MUG '05 - Weininger - chemical information models

MUG '05 -- 19th Daylight User Group Meeting -- 9-11 Mar 2005

Chemical information models

Dave Weininger
Daylight/Metaphorics

ABSTRACT

Information modeling is at the heart of informatics. The molecular information model is seriously cool. The ability to represent pure substances as molecular structures has transformed chemistry from a science of substances into a molecular science in less than 100 years.
A basic chemical information "trick" is representing a molecule in a computer. Doing just that is useful for things like molecular structure registration.
The next step is developing the information model itself -- how to connect properties to the representations of molecular entities in a computer to do something more useful than just making lists, e.g., connect it to external information resources. For the most part, we have been stuck using the same data models that are used for registration. A number of different chemical information models will be presented with real-world examples and the prospects for chemical data integration will be discussed.

MUG '05 : Chemical information models
How can one do anything useful with a computer?

One usually needs to represent ("model") real things in a computer program using digital representations ("models").

Abstract things are easiest, e.g., numbers.

Even representing numbers is non-trivial.
Remember PL/1, with a dozen ways to represent numbers?

Useful though: IBM made a fortune using numbers to represent money.

It's not so easy representing a molecule.
Many approaches have been tried
... some good, some bad, some truly horrible
... we're pretty much stuck with all of them.

MUG '05 : Chemical information models : Preliminaries : 1

What chemical entities are useful to represent?

Molecules (valence, LCAO, ab initio/quantum models)

Reactions (same as molecular models, also dynamics)

Substances (not necessarily molecular models)

Mixtures (may or may not be molecular)

Bottles (e.g., batches)

Molecular patterns (theoretical, statistical, legal)

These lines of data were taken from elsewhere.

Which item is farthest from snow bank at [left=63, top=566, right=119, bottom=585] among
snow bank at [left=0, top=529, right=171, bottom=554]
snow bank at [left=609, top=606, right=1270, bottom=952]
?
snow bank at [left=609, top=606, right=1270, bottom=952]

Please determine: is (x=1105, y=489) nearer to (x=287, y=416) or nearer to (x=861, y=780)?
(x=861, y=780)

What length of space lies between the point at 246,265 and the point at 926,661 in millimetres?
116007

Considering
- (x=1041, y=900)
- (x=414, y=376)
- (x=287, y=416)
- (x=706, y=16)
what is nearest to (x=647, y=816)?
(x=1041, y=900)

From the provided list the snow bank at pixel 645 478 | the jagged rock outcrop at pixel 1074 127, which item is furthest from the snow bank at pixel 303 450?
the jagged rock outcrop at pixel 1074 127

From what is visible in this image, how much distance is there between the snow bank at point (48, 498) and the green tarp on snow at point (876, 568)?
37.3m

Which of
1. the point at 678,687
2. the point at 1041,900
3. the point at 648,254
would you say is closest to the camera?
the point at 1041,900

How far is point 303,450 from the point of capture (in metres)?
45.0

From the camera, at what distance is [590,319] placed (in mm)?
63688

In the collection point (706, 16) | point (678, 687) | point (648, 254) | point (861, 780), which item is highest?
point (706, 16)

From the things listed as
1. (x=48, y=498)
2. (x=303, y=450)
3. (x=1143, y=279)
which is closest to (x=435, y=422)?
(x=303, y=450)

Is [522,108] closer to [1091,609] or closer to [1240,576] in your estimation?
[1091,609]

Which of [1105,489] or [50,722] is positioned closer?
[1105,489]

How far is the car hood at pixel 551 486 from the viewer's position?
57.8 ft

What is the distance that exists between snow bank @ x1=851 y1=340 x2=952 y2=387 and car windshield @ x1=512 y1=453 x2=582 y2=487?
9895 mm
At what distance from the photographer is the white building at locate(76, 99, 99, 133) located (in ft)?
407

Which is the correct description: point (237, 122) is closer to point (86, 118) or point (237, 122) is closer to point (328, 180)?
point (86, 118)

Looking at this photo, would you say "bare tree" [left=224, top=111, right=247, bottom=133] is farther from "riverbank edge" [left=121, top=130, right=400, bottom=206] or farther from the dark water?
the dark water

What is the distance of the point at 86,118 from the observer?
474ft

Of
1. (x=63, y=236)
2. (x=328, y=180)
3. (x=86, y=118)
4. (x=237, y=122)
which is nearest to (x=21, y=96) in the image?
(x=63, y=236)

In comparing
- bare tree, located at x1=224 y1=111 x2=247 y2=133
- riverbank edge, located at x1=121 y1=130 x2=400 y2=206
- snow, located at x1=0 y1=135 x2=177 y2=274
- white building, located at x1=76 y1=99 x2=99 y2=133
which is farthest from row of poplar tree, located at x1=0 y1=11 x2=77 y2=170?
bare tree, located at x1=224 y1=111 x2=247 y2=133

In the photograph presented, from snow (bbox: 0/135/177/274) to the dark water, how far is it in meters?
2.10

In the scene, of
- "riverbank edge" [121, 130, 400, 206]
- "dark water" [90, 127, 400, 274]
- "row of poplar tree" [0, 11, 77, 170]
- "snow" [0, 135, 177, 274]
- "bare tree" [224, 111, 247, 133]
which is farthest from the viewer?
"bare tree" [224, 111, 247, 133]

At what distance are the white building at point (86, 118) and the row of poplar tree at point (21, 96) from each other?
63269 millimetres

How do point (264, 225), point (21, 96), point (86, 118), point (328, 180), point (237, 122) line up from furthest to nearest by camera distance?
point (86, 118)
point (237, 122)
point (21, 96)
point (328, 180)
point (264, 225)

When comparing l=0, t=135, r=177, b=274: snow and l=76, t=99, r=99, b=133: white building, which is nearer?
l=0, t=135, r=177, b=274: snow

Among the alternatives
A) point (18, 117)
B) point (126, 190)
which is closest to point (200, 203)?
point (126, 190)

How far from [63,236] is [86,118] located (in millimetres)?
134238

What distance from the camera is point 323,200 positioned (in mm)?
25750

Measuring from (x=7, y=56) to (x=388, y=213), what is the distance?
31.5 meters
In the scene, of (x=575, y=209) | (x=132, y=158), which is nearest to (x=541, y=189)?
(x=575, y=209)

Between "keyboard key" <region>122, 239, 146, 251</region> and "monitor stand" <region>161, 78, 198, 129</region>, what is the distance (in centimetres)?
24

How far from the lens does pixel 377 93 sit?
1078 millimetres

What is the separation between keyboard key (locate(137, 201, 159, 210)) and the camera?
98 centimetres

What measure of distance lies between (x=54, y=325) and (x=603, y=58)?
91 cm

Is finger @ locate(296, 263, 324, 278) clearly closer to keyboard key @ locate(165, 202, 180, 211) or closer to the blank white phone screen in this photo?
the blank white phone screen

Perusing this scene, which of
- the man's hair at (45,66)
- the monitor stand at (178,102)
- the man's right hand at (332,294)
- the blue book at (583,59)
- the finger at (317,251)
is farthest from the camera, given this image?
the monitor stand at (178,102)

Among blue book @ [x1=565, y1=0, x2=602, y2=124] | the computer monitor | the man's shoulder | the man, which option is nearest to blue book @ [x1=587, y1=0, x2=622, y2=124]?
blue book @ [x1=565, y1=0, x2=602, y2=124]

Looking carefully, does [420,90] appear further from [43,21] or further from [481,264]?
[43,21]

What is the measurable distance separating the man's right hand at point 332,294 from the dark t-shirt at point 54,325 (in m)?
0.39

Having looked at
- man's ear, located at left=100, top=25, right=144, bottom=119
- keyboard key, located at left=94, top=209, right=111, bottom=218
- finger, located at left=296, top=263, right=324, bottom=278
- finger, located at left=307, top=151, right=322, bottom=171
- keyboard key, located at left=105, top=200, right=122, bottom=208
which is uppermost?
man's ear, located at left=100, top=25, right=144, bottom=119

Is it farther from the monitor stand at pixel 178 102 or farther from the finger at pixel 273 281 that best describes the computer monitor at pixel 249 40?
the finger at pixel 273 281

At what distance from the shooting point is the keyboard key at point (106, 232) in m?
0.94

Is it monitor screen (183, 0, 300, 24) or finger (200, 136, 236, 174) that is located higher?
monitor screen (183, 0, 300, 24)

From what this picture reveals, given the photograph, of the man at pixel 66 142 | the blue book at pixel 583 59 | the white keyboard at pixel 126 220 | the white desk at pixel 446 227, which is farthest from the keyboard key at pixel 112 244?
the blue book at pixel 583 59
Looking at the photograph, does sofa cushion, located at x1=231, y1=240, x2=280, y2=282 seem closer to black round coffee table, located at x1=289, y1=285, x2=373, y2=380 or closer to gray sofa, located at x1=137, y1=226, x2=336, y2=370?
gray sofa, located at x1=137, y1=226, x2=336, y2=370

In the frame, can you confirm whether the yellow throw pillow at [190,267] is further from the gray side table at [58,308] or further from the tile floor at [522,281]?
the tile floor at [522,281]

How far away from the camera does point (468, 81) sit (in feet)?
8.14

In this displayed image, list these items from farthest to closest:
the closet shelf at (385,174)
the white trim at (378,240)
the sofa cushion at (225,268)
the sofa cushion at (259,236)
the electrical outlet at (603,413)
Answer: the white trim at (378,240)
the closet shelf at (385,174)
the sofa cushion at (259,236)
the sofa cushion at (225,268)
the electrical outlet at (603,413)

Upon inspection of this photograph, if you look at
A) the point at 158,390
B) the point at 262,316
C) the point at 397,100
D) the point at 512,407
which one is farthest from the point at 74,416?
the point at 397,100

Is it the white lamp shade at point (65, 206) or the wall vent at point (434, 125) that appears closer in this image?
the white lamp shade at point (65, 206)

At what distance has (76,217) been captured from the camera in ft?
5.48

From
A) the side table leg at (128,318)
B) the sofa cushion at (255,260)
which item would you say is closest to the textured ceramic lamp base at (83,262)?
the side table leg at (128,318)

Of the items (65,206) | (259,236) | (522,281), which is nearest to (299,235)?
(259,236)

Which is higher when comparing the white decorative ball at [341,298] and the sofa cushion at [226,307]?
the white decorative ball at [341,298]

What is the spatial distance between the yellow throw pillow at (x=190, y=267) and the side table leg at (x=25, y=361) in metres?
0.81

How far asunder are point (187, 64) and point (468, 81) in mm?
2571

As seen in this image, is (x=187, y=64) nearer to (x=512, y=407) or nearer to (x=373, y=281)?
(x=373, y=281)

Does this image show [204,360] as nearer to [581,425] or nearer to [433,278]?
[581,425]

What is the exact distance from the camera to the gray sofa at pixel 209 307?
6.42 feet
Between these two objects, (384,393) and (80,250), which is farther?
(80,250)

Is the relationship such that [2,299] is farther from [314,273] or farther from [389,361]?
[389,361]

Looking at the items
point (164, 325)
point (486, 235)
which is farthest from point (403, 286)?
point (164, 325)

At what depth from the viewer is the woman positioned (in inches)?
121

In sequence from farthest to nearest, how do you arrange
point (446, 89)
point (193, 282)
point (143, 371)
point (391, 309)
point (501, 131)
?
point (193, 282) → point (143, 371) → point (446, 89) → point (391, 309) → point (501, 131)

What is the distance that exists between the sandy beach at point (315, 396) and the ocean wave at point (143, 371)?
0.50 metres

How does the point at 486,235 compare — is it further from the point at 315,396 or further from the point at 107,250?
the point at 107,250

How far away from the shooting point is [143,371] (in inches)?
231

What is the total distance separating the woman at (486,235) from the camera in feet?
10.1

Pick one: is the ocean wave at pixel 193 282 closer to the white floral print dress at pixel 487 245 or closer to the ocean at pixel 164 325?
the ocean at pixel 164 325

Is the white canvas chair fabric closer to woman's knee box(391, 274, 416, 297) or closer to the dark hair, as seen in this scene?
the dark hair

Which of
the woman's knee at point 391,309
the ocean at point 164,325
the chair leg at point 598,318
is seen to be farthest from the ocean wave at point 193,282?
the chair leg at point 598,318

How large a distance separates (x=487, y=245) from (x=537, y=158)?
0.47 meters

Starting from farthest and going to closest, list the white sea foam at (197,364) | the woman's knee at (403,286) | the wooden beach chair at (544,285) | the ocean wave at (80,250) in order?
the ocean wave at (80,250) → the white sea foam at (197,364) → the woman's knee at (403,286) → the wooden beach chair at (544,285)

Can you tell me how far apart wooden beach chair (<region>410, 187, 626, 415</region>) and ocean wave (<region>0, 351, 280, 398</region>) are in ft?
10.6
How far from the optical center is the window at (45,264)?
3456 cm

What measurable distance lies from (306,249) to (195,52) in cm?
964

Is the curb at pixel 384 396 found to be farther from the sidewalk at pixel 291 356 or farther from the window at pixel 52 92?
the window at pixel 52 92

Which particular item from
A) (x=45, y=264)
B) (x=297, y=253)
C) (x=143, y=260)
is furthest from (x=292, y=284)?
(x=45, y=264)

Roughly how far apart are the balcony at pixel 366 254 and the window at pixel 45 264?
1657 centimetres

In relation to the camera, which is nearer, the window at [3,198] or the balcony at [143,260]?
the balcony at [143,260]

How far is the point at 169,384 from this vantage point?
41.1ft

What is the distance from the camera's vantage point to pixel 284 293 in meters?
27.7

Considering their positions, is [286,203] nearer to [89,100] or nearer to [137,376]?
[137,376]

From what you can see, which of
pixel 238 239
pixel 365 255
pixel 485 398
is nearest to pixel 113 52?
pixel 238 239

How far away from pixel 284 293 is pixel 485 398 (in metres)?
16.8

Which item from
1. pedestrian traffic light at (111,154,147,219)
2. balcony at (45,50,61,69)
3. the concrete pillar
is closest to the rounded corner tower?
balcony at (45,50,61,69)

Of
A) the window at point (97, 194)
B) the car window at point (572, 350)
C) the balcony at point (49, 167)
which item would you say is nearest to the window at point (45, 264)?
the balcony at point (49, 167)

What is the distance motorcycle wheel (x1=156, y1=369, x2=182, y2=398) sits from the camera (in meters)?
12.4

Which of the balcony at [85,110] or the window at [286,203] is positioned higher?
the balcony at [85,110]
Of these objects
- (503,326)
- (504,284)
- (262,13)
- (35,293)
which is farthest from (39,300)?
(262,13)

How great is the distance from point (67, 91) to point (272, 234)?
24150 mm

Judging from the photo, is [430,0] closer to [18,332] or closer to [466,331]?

other ... crystals, large molecules, polymers, alloys, catalysts

MUG '05 : Chemical information models : Preliminaries : 2

What operations on chemical entities are useful?

Storage/retrieval
- Basic input and output.
- Efficiency counts. [Constant time retrieval is possible.]
- "Semantically well defined" counts even more ...

Identity
- Are two entities the same or different?
Presence

Submixture and supermixture relationships
Does one entity exist within another?
"Parent", "molecular ion", "salt" concepts
Special form: reactant > agent > product relationship

Substructure/Superstructure relationships
- Classic substructure search (find superstructures of query):
  open (H-replacement) and closed (specify positions) versions
- Superstructure search (find substructures of query):
  useful for things like synthesis planning.
Similarity
- There are many possible measures of similarity.
- Tanimoto between fingerprints ~proportion of common substructure.
- Tversky metric is a generalized Tanimoto metric.
Transformational relationships
- Tautomerism
- Formal charge representation
Multivariate relationships
- Clustering
- Discrimination

MUG '05 : Chemical information models : Preliminaries : 3

How can we represent chemical entities?

Name (IUPAC, index name, common name, etc.)

Number (e.g., CAS Number, Corporate registration number)

Picture (e.g., WIMP)

Properties (e.g., ECN)

Connection table (e.g., SDF, MOL, MOL2, etc.)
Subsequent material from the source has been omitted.